"L'Ogre du Salève" d'Olivia Gerig (CH)
« Dans les abysses de la perversité »
Des disparitions inexpliquées d’adolescentes dans le petit village de Saint-Blaise, le commissaire Rouiller à l’aube de sa retraite, le meurtre d’un éminent professeur d’histoire, résistant de la seconde guerre mondiale, deux hommes emprisonnés, en proie à un esprit malade, et une rivière de sang comme héritage familial. Voilà la recette de fonds mijotée dans le chaudron de l’Ogre du Salève.
Alors que les ingrédients bouillent à petit feu, les arômes de se roman se révèlent à vous, et la noirceur des émanations annonce l’éruption à venir. Remontant alors des abîmes de l’âme humaine, l’abomination jaillit au grand jour, la perversité monstrueuse dont seul l’Homme est capable. Le cannibalisme narcisso-sexuel.

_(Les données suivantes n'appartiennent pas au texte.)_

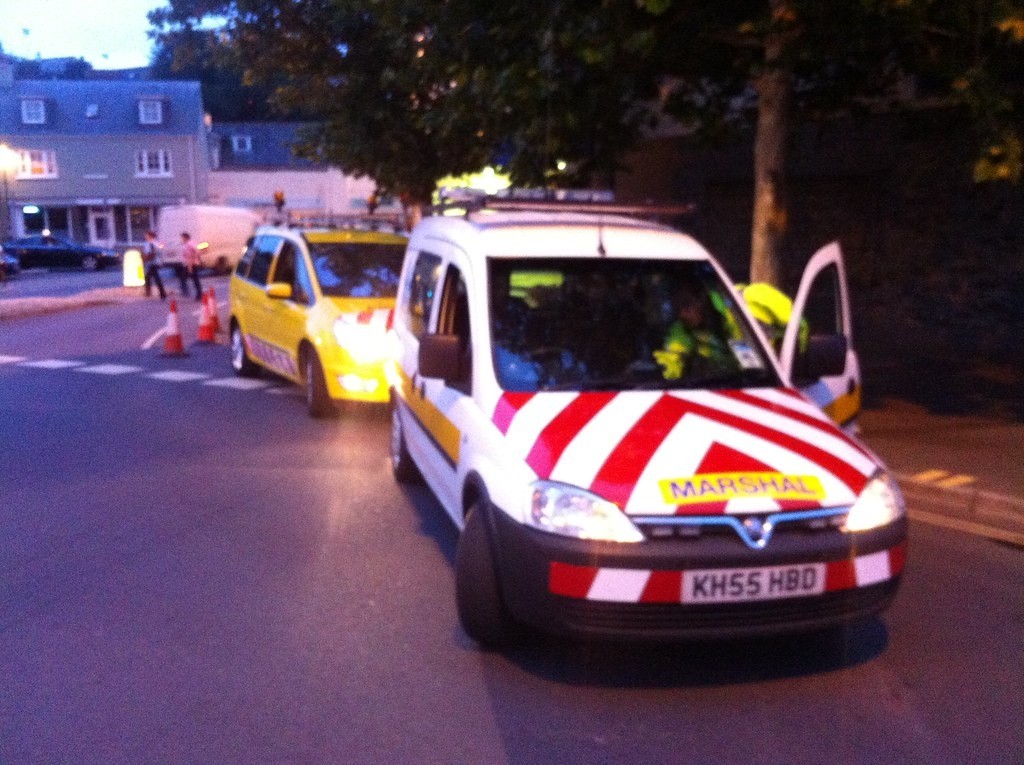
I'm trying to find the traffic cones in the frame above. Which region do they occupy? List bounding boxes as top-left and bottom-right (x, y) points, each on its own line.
(157, 299), (191, 359)
(196, 290), (220, 347)
(205, 285), (223, 331)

[…] Une lame scintillait dans les flammes du feu de bois que l’ogre venait de préparer. Une lueur folle brillait dans ses yeux. La jeune fille, et en particulier sa chair, lui permettrait de conserver sa jeunesse et son intelligence, comme les autres avant elle. Elle lui permettrait aussi de ne plus être seul, plus jamais. Elle l’habiterait, lui tout entier, et sa jeunesse sauvage aurait le goût doux du printemps. […] - p.36
Voilà un des polars des plus noirs que j’aie lus, le premier sur trois, de l’auteure genevoise Olivia Gerig. Le récit, construit selon plusieurs procédés littéraires, est raconté par un narrateur omniscient mais extérieur à l’histoire, ce qui la rend plus « haletante ». Le lecteur est imprégné des ambiances grâce à l’alternance régulière et juste de la vie des protagonistes. Des digressions parcimonieuses cassent le rythme, de manière positive, pour que la narration colle au plus proche « du mal ».

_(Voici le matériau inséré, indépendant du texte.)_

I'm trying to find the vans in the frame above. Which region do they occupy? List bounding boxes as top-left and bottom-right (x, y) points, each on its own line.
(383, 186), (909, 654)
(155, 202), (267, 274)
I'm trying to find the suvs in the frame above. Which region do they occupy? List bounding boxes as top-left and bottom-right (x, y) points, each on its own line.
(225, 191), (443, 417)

Généralement peu adepte des récits noirs et machiavéliques, j’ai découvert avec plaisir et pour la première fois la plume d’Olivia Gerig. Le séant scotché face à l’horreur ou l’impatience de voir la justice faire son œuvre, je ne saurais dire lequel des deux a été le plus insoutenable pour moi. Cependant, la balance du bien et du mal en parfait équilibre a su me tenir en haleine jusqu’au dénouement. L’art d’écrire une bonne intrigue n’est pas donné à tout le monde, mais pour le coup, voilà un polar sacrément « bien torché », qui ne vous laissera pas sans réflexion.